[[ Exercise data, beginning ]]

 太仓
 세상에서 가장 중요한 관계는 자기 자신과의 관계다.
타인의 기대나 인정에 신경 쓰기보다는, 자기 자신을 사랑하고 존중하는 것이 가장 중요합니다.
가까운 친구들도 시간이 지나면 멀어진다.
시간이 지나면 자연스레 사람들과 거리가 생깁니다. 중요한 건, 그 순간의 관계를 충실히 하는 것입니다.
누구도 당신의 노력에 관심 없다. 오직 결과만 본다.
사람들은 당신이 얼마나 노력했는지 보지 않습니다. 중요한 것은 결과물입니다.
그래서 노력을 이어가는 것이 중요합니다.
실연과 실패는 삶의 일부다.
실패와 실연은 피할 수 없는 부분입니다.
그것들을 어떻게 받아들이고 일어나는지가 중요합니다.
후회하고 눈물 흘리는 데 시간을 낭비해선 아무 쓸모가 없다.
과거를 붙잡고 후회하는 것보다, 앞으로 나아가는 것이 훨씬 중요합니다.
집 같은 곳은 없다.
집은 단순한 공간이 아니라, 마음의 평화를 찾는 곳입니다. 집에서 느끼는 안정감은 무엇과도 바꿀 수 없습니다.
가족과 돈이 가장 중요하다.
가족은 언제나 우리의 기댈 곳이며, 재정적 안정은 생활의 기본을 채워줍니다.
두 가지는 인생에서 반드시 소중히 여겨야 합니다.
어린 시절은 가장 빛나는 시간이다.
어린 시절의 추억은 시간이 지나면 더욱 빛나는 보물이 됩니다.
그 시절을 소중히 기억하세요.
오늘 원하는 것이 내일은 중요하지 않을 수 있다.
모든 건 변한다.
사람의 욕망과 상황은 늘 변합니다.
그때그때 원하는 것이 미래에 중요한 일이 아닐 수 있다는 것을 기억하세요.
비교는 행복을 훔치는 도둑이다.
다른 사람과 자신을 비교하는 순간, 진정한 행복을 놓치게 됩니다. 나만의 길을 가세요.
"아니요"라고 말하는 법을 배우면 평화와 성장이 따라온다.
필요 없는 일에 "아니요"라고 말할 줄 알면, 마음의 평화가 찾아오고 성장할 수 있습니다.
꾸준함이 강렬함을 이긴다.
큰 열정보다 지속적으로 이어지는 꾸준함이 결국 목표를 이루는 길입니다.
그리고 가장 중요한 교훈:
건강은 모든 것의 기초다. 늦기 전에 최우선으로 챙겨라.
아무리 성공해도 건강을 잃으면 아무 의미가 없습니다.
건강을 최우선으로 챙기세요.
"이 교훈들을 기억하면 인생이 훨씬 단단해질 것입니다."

[[ Exercise data, end ]]
[[ Exercise data, beginning ]]

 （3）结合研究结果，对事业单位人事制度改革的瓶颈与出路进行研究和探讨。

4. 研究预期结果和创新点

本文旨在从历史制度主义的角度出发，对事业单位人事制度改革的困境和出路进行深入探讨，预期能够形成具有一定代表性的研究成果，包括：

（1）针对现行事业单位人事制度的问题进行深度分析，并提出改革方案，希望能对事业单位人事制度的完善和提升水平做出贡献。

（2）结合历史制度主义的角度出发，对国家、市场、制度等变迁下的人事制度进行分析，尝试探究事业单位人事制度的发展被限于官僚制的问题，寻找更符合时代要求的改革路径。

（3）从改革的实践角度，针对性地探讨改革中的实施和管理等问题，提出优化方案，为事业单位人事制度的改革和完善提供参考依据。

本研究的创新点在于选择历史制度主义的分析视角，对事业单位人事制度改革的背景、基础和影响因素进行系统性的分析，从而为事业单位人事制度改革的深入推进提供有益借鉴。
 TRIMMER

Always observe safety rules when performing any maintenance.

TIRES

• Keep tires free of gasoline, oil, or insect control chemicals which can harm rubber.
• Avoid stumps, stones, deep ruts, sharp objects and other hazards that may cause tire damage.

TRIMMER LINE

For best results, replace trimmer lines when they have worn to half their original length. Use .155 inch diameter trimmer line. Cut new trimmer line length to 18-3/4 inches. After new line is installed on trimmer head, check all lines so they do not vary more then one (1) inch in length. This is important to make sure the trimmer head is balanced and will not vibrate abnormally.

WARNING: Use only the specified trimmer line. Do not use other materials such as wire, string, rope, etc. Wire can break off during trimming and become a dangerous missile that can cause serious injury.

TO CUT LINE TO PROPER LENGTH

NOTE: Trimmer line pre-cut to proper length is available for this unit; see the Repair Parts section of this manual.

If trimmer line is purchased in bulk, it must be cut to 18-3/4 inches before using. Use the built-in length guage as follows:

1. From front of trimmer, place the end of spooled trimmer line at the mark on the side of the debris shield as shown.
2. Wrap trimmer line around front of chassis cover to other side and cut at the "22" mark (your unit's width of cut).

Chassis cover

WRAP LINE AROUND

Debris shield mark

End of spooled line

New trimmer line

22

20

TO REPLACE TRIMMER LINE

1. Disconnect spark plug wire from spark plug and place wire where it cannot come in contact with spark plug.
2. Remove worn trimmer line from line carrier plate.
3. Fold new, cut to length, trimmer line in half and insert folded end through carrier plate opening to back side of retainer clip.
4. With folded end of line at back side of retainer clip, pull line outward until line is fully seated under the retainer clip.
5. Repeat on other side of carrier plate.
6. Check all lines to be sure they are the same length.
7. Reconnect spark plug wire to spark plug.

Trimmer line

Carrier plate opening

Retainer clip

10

[[ Exercise data, end ]]

Exercise description: Check each line in the records for the word "they" and say how many have it, with nothing else.

Solution for this task: 2